Ну вот, залез в гугль.  :Smilie:  Оказывается, русскоязычные индуисты и последователи хатха-йоги тоже вовсю юзают слово "йогин".
Кстати, у Эванса-Венца заглавие известной книги выглядит так: "Tibet's great yogi Milarepa". Издательский дом "Агни" (Самара) выпустил перевод "Великий йог Тибета Миларепа".

Хотелось бы всё-таки разобраться, какой из вариантов нормативный, какой допустимый. И если не рекомендуется, то почему.

----------


## Вова Л.

Что значит "нормативный" и "допустимый"? Нет же какой-то структуры, которая бы эту номенклатуру регламентировала. Сначала переводчик переводит на свое усмотрение, а потом уж какой вариант приживется, такой и приживется. В русском, имхо, "йогин" сейчас более популярно. И это относится не только к "йогинам", но и ко многим другим словам.
::::::::::
ЧТО ТРЕБУЕТСЯ: Допишите следующую часть обсуждения слов «йог» и «йогин», начав сразу после последней реплики.

(Выдержки из набора данных по пространственному мышлению)
::::::::::
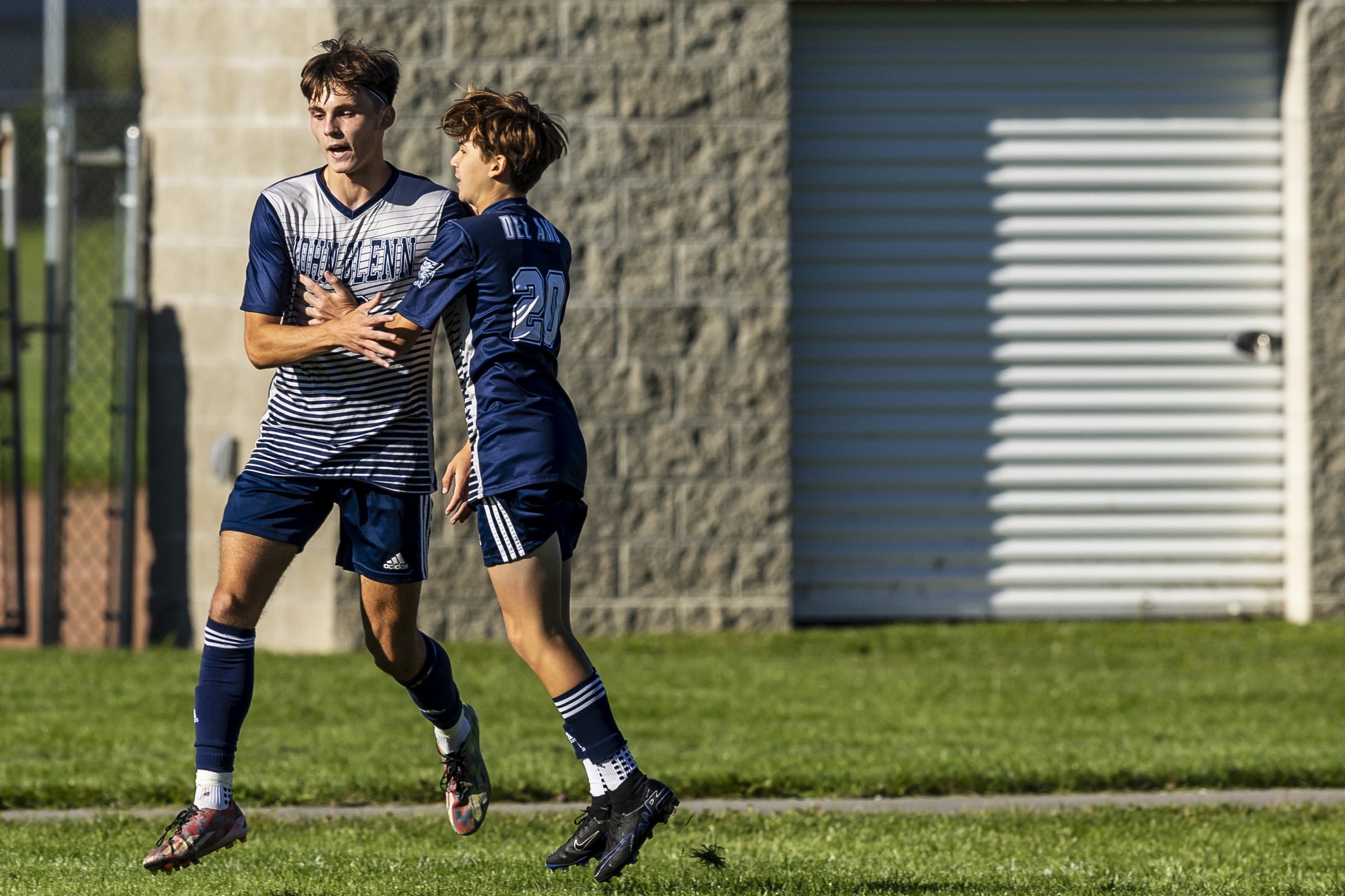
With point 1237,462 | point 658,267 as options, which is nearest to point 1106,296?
point 1237,462

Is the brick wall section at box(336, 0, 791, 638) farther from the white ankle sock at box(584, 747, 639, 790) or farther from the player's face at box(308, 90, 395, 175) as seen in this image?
the white ankle sock at box(584, 747, 639, 790)

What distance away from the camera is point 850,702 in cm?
771

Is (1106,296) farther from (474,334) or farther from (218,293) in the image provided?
(474,334)

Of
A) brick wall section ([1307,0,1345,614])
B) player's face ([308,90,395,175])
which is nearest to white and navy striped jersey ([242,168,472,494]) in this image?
player's face ([308,90,395,175])

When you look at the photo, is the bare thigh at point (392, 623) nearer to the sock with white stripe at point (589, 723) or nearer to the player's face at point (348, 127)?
the sock with white stripe at point (589, 723)

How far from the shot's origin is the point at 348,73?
15.0 feet

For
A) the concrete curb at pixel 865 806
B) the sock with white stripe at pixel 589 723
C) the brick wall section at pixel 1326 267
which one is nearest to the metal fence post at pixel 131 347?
the concrete curb at pixel 865 806

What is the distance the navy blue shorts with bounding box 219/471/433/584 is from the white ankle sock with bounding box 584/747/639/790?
868 mm

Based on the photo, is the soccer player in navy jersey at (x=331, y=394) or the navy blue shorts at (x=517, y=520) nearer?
the navy blue shorts at (x=517, y=520)

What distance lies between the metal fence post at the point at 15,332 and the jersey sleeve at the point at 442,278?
5576 mm

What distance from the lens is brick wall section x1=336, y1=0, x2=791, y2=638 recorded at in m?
9.23

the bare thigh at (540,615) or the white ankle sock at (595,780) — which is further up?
the bare thigh at (540,615)

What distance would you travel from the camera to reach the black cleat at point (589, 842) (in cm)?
427

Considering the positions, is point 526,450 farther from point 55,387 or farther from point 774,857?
point 55,387
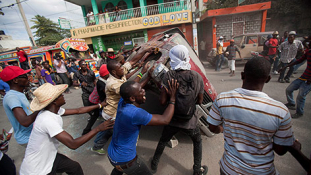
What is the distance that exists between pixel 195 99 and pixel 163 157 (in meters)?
1.35

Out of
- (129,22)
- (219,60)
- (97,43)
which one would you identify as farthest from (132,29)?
(219,60)

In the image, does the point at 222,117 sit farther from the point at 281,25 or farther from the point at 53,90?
the point at 281,25

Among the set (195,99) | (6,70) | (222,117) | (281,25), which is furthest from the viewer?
(281,25)

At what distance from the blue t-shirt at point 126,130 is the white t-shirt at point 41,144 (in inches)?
23.1

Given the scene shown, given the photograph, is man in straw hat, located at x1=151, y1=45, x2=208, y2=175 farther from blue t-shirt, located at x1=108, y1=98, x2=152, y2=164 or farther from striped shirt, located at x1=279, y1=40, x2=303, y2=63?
striped shirt, located at x1=279, y1=40, x2=303, y2=63

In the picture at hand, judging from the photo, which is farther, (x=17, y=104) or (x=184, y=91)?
(x=17, y=104)

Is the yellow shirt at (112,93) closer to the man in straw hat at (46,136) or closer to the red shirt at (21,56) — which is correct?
the man in straw hat at (46,136)

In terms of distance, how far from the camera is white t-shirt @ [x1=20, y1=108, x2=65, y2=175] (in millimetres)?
1408

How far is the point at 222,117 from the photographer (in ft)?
4.05

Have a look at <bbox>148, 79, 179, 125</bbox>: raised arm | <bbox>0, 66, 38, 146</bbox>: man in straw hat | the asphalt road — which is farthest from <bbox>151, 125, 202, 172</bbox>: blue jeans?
<bbox>0, 66, 38, 146</bbox>: man in straw hat

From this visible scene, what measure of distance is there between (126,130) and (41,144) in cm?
92

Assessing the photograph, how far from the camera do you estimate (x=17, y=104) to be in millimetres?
1832

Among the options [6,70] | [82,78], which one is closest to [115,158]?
[6,70]

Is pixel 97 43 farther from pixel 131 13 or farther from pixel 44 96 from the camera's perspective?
pixel 44 96
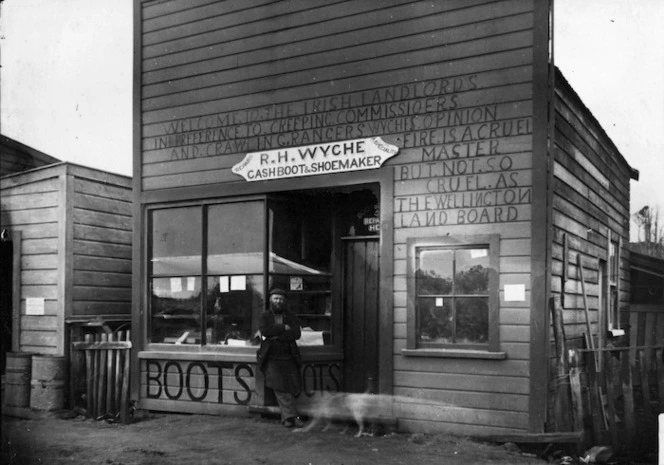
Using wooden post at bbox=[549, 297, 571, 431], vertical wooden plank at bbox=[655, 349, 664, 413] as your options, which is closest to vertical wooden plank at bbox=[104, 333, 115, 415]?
wooden post at bbox=[549, 297, 571, 431]

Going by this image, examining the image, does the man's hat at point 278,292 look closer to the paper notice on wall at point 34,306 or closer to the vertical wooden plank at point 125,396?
the vertical wooden plank at point 125,396

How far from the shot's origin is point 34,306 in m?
11.5

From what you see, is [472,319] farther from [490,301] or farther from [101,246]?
[101,246]

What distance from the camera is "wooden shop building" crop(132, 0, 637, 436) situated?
8.12 meters

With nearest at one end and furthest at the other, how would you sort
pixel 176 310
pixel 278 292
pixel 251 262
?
pixel 278 292, pixel 251 262, pixel 176 310

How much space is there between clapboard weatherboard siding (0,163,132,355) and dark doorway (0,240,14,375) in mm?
1309

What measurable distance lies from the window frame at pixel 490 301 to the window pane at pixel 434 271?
0.06 m

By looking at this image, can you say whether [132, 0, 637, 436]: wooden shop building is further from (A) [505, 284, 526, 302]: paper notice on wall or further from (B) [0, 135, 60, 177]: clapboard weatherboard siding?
(B) [0, 135, 60, 177]: clapboard weatherboard siding

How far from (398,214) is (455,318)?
1.40 m

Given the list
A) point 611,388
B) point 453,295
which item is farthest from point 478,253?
point 611,388

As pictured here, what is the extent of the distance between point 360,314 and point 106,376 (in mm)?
3645

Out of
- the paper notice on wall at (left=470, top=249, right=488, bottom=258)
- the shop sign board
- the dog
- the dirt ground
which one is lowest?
the dirt ground

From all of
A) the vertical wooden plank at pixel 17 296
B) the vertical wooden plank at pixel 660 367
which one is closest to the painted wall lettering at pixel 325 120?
the vertical wooden plank at pixel 17 296

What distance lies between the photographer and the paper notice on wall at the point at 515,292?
26.2 ft
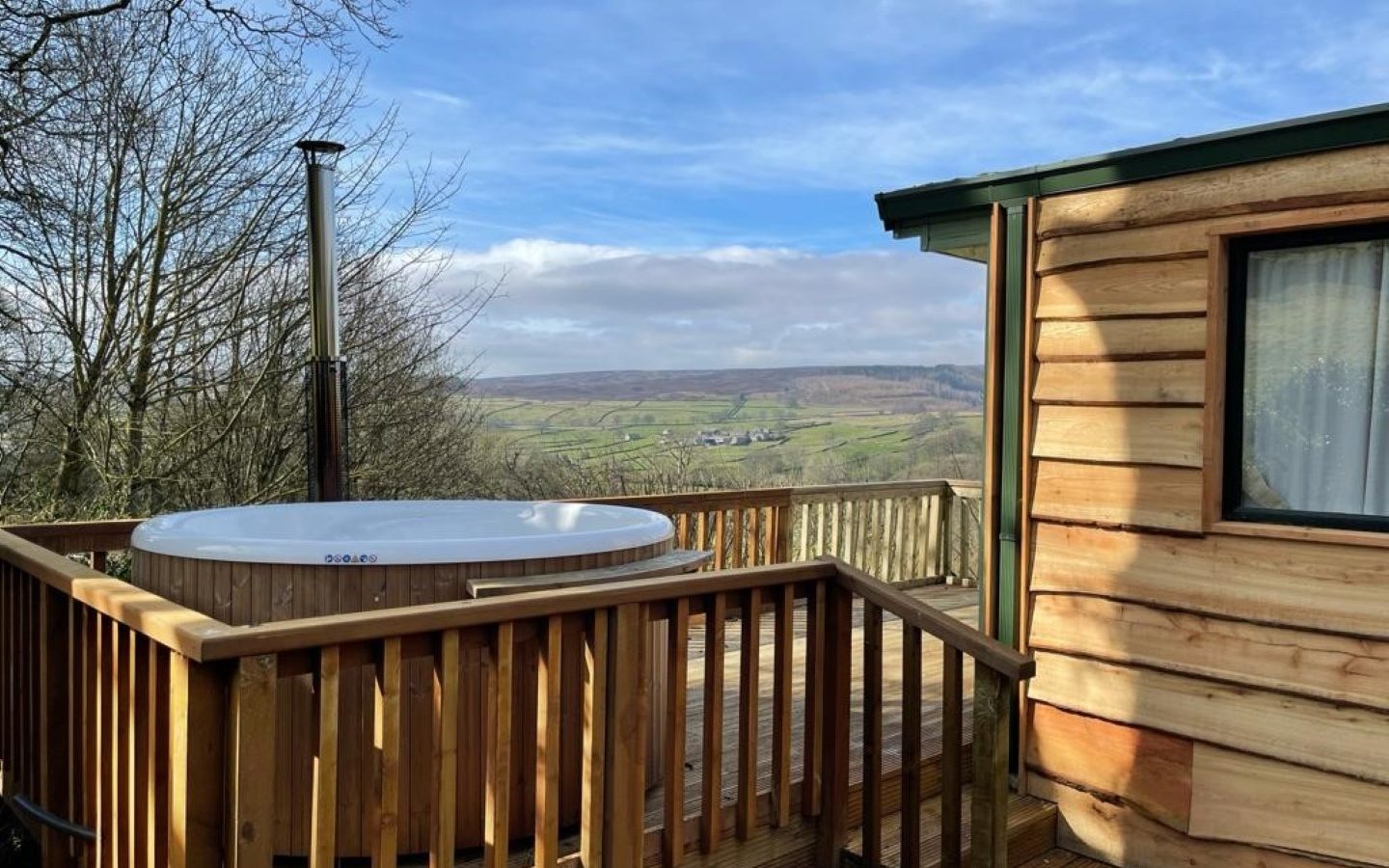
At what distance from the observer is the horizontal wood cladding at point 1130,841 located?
3.24 metres

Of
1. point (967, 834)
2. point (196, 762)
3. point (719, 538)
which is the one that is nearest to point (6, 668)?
::::::::::
РЕЗУЛЬТАТ ВЫПОЛНЕНИЯ:
----------


## Михаил Шебунин

> у Эванса-Венца заглавие известной книги выглядит так: "Tibet's great yogi Milarepa". Издательский дом "Агни" (Самара) выпустил перевод "Великий йог Тибета Миларепа".
> 
> Хотелось бы всё-таки разобраться, какой из вариантов нормативный, какой допустимый. И если не рекомендуется, то почему.


Да, О. Т. Туманова в своём переводе постоянно употребляет слово "йог".

А вот в сборнике "Великие учителя Тибета" (Институт Общегуманитарных Исследований, культурный центр "Уддияна") Г. А. Журба переводит:

"высший херука среди йогинов"; и сноска:

"Йогин на санскрите и йоги на хинди".

Что интересно, А. В. Парибок в предисловии к этому же изданию пишет:

"неким древним йогом". :Smilie: 

Так что, видимо, оба варианта приемлемы.

----------


## Пэма Бэнза

Приветствую,

Вот не пишешь на форум, зайдешь почитать - и такое про себя узнаешь.
Где это я плохо относился к слову "йогин" - у нас во всех книжках так и написано "йогины и йогини".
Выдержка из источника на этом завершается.